Imagine you decide to team up with a bunch of friends to buy a house. You all pitch in some money, and borrow the rest from the bank. Then you do the house up, flip it for a profit a few years later, pay back the bank and divide the cash amongst yourselves. That’s essentially how private equity works.
But what if you don’t want to wait several years for your big payout? If the value of the house has gone up, you could always take out a second mortgage on the home.
That’s essentially what a private equity company does in a dividend recapitalization. It goes back to the bank (or banks) and asks for a top-up loan. But rather than spending the money on something to benefit the company, the firm spends the money on itself, and pays a share to each of the partners. It pays itself a dividend, in other words.
This means, of course, that when the time comes to sell the company and pay back the bank, the bank will get more money and the PE firm will get less, but that’s OK, because the partners in the fund are reducing their risk by getting that early dividend payment.
So far so like a second mortgage. The difference between your “flip this house” team and a private equity firm is that when your team borrows from the bank, you are liable for the loan. If anything goes wrong with the investment, your team is on the hook. Private equity firms, however, do not hold the debt when they buy companies. Instead they pile all that debt onto the company that they’ve bought.
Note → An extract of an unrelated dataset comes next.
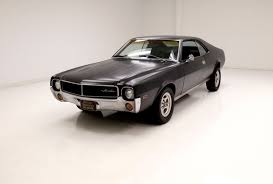 Image result for Classic Black 1968 AMC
So if things go wrong, and the company fails, the partners in the private equity firm only lose the capital they put up.
That’s right, don’t have to pay back any of the loan, neither the original loan, nor the top-up: that’s up to the company. So in the event of a failed investment, if the private equity firm has done a dividend recap and pulled some money out of the deal early, the partners are very happy.
The company, which has been burdened by more debt… not so much.